In [163]:
'''
CS585_Lab3
CS585 Image and Video Computing
Lab 3
--------------
This program introduces the following concepts:
	a) Reading a stream of images from a webcamera, and displaying the video
	b) Skin color detection
	c) Background differencing
	d) Visualizing motion history
--------------
'''
import cv2
import sys
import numpy as np

In [164]:
# globals
max_thresh = 255

In [165]:
def my_skin_detect(src) :
    '''
    Function that detects whether a pixel belongs to the skin based on RGB values
    Args: 
        src The source color image
    Returns: 
        dst The destination grayscale image where skin pixels are colored white and the rest are colored black
    Surveys of skin color modeling and detection techniques:
    Vezhnevets, Vladimir, Vassili Sazonov, and Alla Andreeva. "A survey on pixel-based skin color detection techniques." Proc. Graphicon. Vol. 3. 2003.
    Kakumanu, Praveen, Sokratis Makrogiannis, and Nikolaos Bourbakis. "A survey of skin-color modeling and detection methods." Pattern recognition 40.3 (2007): 1106-1122.
    '''
    dst = np.zeros(np.shape(src)[:-1], dtype=np.uint8)
    mask = np.logical_and.reduce((src[:,:,2] > 94 ,src[:,:,1] > 40, src[:,:,0] > 20 ))
    dst[mask] = 255
    return dst

def my_frame_differencing(prev, curr):
    '''
    Function that does frame differencing between the current frame and the previous frame
    Args:
        src The current color image
        prev The previous color image
    Returns:
        dst The destination grayscale image where pixels are colored white if the corresponding pixel intensities in the current
    and previous image are not the same
    '''
    dst = cv2.absdiff(prev, curr)
    gs = cv2.cvtColor(dst, cv2.COLOR_BGR2GRAY)
    dst = (gs > 50).astype(np.uint8) * 255
    return dst

def my_motion_energy(mh):
    '''
    Function that accumulates the frame differences for a certain number of pairs of frames
    Args:
        mh Vector of frame difference images
    Returns:
        dst The destination grayscale image to store the accumulation of the frame difference images
    '''
    dst = np.zeros(np.shape(mh[0][:,:]), dtype=np.uint8)

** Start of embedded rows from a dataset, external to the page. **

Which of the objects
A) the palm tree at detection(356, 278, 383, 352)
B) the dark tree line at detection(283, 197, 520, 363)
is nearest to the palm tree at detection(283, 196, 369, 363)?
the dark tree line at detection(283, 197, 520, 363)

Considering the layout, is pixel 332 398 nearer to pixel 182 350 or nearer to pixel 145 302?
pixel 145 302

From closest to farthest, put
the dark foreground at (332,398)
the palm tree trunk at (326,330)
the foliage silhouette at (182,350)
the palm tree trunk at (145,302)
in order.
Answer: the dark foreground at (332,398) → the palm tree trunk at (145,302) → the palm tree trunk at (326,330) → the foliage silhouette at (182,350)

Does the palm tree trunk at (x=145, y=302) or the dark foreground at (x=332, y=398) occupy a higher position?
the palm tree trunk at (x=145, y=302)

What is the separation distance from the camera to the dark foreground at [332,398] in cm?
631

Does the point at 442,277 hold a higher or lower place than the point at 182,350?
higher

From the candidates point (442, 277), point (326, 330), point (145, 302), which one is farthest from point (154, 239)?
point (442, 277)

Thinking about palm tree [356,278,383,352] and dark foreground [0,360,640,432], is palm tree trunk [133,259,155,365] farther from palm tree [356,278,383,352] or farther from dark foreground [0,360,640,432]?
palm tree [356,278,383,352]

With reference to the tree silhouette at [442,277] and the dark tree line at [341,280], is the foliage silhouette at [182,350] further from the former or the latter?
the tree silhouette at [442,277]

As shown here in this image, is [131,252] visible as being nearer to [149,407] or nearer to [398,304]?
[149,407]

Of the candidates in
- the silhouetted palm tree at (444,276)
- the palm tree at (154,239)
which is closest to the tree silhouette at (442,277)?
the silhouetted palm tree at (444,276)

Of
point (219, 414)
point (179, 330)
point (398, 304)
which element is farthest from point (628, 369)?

    mask = np.logical_or.reduce((mh[0][:,:] == 255, mh[1][:,:] == 255, mh[2][:,:] == 255))

    dst[mask] = 255
    return dst



In [166]:
def hand_capture():
    cap = cv2.VideoCapture(0)
    gestures = []
    # if not successful, exit program
    if not cap.isOpened():
        print("Cannot open the video cam")
        sys.exit()

    # create a window called "MyVideo0"
    cv2.namedWindow("Webcam", cv2.WINDOW_AUTOSIZE)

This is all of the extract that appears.